Marshall County’s personnel board presented a request that the commission authorize a request for proposals and fund a comprehensive countywide pay study. The personnel representative (Christie Kelly) said the last study concluded in 2020 and that market changes — including a 26–27% increase in the consumer price index since 2019 — have changed the local labor market. She told commissioners the county’s unemployment rate is low (about 2.4%), making recruitment and retention more difficult and creating potential pay compression between recent hires and longer‑tenured staff.
Christie outlined the pay‑study approach: hire an independent compensation consultant to benchmark peer counties and private‑sector comparators, review job classifications and internal equity, involve personnel management and supervisors, ensure transparency and provide options for conservative budgeting. She said the prior vendor, Evergreen Solutions, cost about $36,000 for the earlier study. The personnel board asked the commission to approve issuing an RFP and to allocate funds so the study can proceed; commissioners approved the personnel board’s request and accepted the related resolution on the record.

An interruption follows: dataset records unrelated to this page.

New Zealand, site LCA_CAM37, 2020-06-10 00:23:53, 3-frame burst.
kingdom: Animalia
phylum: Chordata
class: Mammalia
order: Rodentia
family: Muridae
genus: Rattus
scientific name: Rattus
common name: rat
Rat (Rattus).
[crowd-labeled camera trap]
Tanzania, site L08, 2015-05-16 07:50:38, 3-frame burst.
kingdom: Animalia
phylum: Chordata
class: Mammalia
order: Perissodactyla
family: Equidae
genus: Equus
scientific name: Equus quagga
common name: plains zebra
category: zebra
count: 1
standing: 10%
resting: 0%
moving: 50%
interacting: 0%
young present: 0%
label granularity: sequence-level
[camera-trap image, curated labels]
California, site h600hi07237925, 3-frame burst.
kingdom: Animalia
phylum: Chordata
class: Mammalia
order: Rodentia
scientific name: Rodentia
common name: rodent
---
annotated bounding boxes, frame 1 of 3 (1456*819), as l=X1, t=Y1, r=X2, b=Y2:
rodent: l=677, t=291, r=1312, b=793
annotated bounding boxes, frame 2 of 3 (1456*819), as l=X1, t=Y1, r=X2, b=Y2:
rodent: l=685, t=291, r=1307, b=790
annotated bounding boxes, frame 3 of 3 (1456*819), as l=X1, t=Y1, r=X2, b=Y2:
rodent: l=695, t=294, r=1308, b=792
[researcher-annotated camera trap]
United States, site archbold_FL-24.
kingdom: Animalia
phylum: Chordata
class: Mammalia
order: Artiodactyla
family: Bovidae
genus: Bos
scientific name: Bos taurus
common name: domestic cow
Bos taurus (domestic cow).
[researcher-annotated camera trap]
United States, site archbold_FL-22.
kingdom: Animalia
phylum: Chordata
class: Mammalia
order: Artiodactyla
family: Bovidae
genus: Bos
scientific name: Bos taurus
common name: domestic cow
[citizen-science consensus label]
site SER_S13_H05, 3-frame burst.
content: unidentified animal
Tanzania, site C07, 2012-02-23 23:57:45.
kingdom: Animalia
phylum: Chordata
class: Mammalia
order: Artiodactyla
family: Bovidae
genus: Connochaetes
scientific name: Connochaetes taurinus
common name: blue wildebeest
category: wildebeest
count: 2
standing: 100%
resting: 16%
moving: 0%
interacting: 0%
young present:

Commissioners asked that the study account for positions that compete directly with the private sector (for example CDL drivers and trade positions) as well as peer‑county comparisons. Staff said the RFP will be written to capture those concerns and that the recruitment impact of not conducting a study includes increased turnover, overtime and training costs.
The commission recorded a motion approving the RFP request and resolution; staff will return with vendor presentations and a recommended vendor selection process if the RFP proceeds.